Pour moi, à ce sujet, il va y avoir deux cas de figures que l’on doit distinguer :

  • les développeurs expérimentés, qui vont tirer pleinement partie du potentiel de l’IA. Pour ces profils, l’IA sera un moyen de faciliter certaines tâches, de faire des choses plus rapidement, sans remettre en question leur métier ni leur légitimité pour autant.
  • les développeurs ayant un niveau d’expertise bien moins approfondi, qui concentrent leur activité sur des tâches plus “basiques” (création de sites vitrines, par exemple). Pour eux, la situation est différente. Il est possible que, pour des prestations de ce type, l’IA permette le développement d’outils qui rendront facultatifs le fait de faire appel à un développeur.

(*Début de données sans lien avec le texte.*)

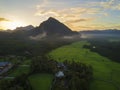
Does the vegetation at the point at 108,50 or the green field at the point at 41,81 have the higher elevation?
the green field at the point at 41,81

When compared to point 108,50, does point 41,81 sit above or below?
above

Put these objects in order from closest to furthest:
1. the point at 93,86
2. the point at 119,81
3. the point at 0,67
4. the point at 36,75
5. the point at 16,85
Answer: the point at 16,85 → the point at 93,86 → the point at 119,81 → the point at 36,75 → the point at 0,67

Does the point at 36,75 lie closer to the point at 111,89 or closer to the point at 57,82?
the point at 57,82

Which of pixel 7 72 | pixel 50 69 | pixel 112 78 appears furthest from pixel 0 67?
pixel 112 78

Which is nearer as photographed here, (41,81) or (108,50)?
(41,81)

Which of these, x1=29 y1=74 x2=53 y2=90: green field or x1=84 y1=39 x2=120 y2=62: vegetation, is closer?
x1=29 y1=74 x2=53 y2=90: green field

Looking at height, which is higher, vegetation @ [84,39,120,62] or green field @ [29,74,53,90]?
green field @ [29,74,53,90]

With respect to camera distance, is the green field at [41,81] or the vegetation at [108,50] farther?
the vegetation at [108,50]

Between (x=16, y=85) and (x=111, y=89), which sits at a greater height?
(x=16, y=85)
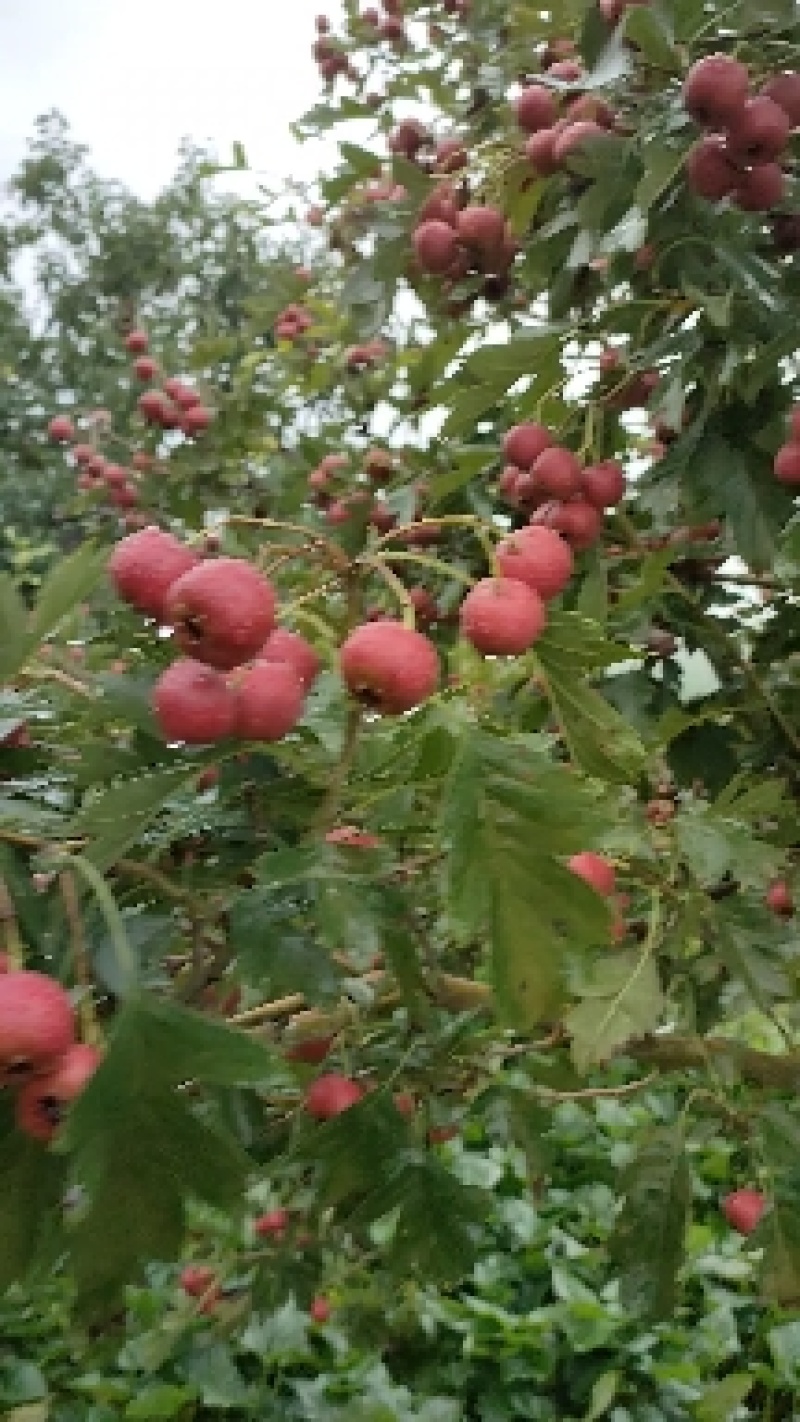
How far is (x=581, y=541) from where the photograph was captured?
47.9 inches

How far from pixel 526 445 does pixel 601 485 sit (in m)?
0.07

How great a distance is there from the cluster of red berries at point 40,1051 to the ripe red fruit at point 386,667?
202 millimetres

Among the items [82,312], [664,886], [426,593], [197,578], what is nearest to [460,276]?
[426,593]

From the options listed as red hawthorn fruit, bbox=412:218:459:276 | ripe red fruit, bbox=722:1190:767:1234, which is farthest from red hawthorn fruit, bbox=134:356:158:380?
ripe red fruit, bbox=722:1190:767:1234

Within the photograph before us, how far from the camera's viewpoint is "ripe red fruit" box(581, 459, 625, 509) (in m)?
1.21

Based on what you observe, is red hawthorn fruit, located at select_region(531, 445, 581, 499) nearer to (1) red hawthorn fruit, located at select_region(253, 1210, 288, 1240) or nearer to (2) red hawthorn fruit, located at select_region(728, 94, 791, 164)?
(2) red hawthorn fruit, located at select_region(728, 94, 791, 164)

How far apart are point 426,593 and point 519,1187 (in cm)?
161

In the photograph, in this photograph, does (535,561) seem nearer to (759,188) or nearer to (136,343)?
(759,188)

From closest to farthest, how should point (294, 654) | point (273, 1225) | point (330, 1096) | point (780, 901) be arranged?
point (294, 654) < point (330, 1096) < point (780, 901) < point (273, 1225)

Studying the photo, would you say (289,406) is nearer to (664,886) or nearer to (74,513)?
(74,513)

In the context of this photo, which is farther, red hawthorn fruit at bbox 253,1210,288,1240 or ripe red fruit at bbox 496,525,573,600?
red hawthorn fruit at bbox 253,1210,288,1240

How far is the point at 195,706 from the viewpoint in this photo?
0.70 meters

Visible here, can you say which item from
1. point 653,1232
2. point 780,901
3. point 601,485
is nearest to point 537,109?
point 601,485

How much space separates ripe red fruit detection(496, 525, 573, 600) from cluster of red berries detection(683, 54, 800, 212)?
47cm
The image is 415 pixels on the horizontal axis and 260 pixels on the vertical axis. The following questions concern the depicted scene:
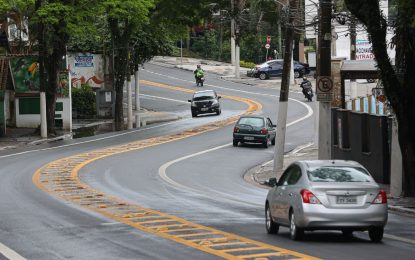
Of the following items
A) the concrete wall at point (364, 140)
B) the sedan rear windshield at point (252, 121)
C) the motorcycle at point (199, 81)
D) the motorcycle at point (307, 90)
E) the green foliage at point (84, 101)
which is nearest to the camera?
the concrete wall at point (364, 140)

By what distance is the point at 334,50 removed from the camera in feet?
190

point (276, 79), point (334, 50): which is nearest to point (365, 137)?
point (334, 50)

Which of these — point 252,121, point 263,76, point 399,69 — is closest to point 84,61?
point 263,76

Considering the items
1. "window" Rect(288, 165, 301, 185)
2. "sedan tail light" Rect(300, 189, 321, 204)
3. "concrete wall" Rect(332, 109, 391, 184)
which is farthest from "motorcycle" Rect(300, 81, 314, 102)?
"sedan tail light" Rect(300, 189, 321, 204)

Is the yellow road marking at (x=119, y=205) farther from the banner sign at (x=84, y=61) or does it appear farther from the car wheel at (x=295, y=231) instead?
the banner sign at (x=84, y=61)

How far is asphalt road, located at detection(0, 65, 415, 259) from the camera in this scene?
→ 15.7m

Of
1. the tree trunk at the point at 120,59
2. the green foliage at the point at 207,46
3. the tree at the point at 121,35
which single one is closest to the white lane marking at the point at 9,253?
the tree at the point at 121,35

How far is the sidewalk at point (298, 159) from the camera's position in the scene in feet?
78.5

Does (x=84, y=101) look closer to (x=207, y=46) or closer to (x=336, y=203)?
(x=207, y=46)

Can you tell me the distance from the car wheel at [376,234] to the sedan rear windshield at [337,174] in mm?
931

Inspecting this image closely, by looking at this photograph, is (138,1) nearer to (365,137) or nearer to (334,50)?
(334,50)

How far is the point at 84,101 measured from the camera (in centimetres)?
6475

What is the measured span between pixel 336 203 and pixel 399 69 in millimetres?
9902

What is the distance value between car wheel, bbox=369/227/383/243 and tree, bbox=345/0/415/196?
7.75 m
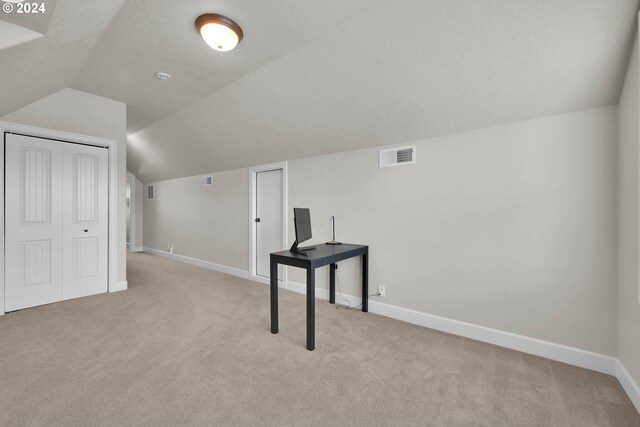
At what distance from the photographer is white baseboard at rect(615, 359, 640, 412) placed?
1.65m

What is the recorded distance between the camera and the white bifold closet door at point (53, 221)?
3.12m

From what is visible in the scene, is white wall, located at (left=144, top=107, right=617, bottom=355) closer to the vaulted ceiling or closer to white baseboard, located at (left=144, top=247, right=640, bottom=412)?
white baseboard, located at (left=144, top=247, right=640, bottom=412)

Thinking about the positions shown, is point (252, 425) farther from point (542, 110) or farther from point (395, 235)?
point (542, 110)

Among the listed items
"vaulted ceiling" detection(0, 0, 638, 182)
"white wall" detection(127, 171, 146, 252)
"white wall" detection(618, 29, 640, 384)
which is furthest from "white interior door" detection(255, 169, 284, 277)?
"white wall" detection(127, 171, 146, 252)

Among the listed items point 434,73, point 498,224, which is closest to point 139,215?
point 434,73

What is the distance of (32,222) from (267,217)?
2.86m

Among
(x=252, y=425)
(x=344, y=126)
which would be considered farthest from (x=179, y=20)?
(x=252, y=425)

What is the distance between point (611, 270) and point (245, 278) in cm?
450

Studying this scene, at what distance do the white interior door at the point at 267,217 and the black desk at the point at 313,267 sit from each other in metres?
1.31

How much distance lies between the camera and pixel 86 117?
142 inches

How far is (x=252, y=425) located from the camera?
1509 mm

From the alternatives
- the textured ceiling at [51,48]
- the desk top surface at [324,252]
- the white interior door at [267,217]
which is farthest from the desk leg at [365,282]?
the textured ceiling at [51,48]

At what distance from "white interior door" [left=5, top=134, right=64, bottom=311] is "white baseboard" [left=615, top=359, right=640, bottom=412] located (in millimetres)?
5562

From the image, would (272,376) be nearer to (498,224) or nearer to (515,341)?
(515,341)
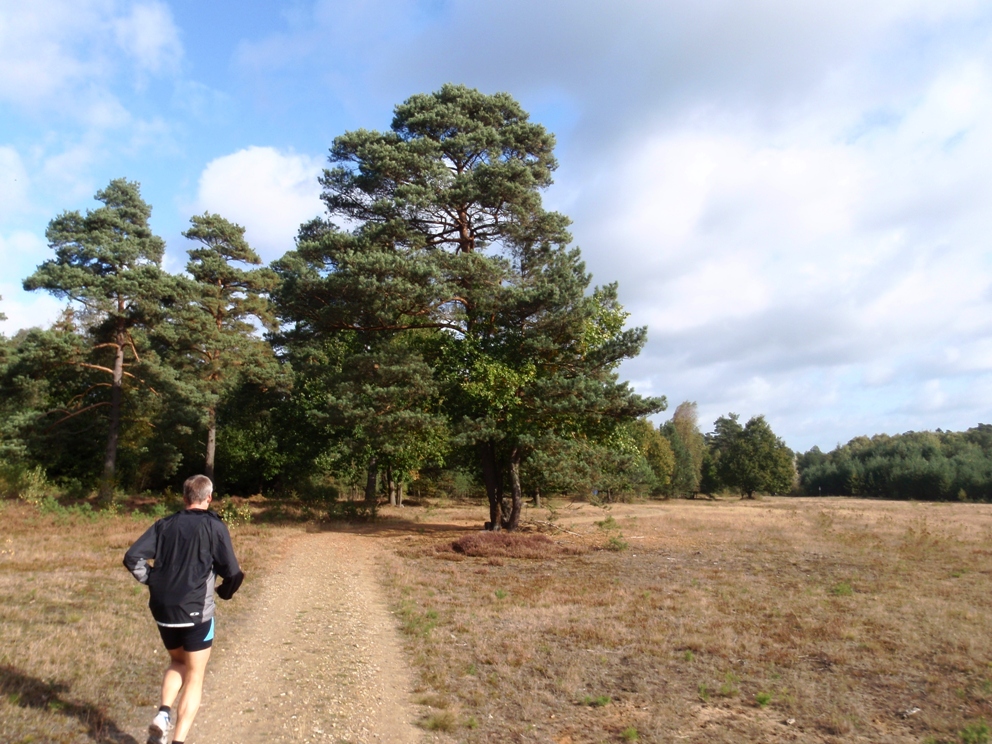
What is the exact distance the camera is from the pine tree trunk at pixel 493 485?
22594 millimetres

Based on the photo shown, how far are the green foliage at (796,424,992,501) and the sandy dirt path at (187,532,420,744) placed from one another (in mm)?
80432

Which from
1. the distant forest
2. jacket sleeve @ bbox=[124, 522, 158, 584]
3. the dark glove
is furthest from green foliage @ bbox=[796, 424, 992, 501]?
jacket sleeve @ bbox=[124, 522, 158, 584]

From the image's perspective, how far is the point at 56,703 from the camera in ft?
17.7

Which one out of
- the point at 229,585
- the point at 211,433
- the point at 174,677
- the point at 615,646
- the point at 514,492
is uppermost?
the point at 211,433

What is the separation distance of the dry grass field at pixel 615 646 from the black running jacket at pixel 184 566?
1.20 meters

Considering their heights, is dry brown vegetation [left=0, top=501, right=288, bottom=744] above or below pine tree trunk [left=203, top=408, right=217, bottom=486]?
below

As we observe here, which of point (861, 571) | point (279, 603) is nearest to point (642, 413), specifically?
point (861, 571)

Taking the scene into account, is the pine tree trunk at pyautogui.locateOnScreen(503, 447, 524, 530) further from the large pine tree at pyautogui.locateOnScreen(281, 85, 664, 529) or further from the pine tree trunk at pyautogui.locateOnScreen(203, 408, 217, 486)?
the pine tree trunk at pyautogui.locateOnScreen(203, 408, 217, 486)

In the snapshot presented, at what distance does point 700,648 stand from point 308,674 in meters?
4.69

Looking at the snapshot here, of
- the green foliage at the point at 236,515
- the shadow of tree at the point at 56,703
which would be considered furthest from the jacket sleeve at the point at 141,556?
the green foliage at the point at 236,515

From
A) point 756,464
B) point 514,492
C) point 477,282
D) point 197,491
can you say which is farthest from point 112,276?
point 756,464

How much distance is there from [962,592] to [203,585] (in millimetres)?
12987

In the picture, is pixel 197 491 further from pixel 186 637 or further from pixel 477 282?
pixel 477 282

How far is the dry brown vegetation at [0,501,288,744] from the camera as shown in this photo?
16.8 ft
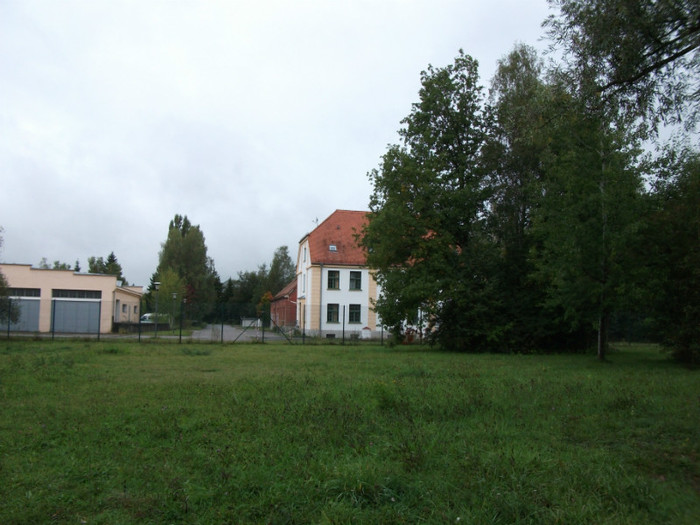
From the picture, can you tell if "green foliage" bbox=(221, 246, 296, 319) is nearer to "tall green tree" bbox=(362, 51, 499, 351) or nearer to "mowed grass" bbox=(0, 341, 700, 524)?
"tall green tree" bbox=(362, 51, 499, 351)

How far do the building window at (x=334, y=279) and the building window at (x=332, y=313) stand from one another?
143 centimetres

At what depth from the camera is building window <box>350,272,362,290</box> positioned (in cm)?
4241

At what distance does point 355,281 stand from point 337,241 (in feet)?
12.5

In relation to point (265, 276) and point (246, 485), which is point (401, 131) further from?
point (265, 276)

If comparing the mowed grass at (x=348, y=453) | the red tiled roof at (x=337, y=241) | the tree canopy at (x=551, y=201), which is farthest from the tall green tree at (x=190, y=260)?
the mowed grass at (x=348, y=453)

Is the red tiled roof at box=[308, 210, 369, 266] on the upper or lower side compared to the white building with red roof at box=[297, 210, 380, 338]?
upper

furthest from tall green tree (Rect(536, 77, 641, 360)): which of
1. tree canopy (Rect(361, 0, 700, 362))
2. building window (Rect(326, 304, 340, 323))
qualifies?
building window (Rect(326, 304, 340, 323))

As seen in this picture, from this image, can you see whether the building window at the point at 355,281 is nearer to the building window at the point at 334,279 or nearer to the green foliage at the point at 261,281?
the building window at the point at 334,279

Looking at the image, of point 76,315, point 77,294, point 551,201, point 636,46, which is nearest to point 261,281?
point 77,294

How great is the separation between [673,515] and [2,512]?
17.4 ft

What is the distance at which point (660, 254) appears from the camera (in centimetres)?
1720

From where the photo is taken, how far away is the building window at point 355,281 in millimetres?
42406

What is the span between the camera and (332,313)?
41688 millimetres

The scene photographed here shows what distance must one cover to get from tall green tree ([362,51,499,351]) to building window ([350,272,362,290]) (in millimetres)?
15489
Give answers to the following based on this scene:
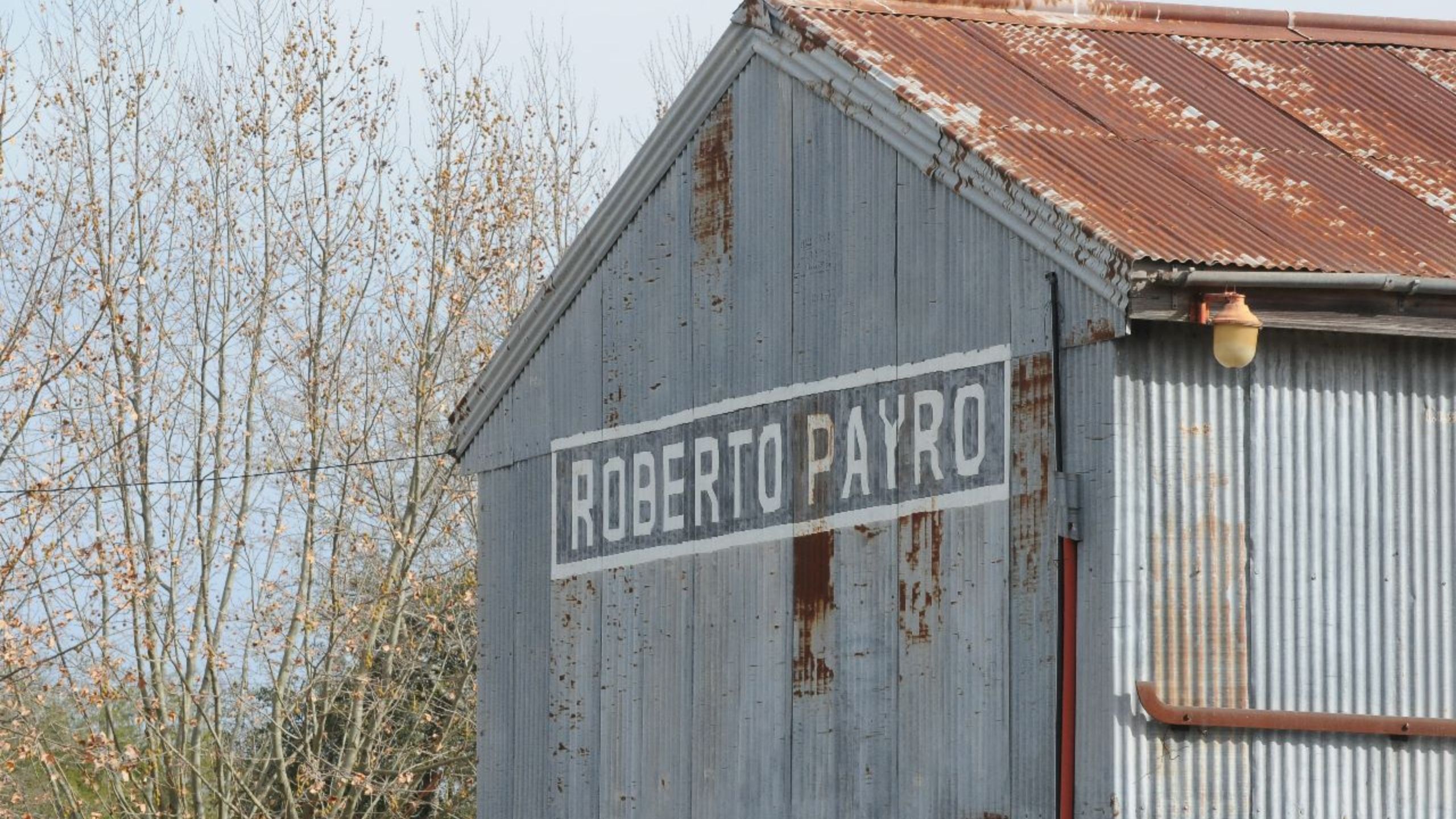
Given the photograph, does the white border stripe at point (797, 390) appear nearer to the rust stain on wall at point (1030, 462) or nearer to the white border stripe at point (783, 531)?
the rust stain on wall at point (1030, 462)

L’IA permet en effet de rendre plus accessible des choses qui ne l’étaient pas auparavant. J’aime bien faire la comparaison avec l’impact qu’ont eu les smartphones sur le secteur de la photo. Auparavant, pour faire des photos de qualité, il fallait absolument faire appel à un photographe professionnel. Aujourd’hui, avec les smartphones, quasiment tout le monde dispose d’un appareil photo de bonne qualité, lui permettant d’immortaliser des moments de la vie de tous les jours facilement et de façon qualitative. Les gens ont gagné en autonomie là-dessus. Pour autant, on ne faisait pas appel à un photographe pour tout et n’importe quoi auparavant. Et aujourd’hui encore, pour des événements particulièrement symboliques, on continue de faire appel à un photographe. Tout ça pour dire que les gens ont gagné en autonomie, sans que cela fasse disparaître le métier concerné pour autant. J’ai la même vision concernant l’IA. Je suis assez optimiste à ce sujet. J’aime bien reprendre cette formule qui dit : “Ce n’est pas l’IA qui va te faire perdre ton métier, mais le développeur qui utilise l’IA”. Autrement dit, il faut faire attention à ne pas se faire dépasser sur ce sujet.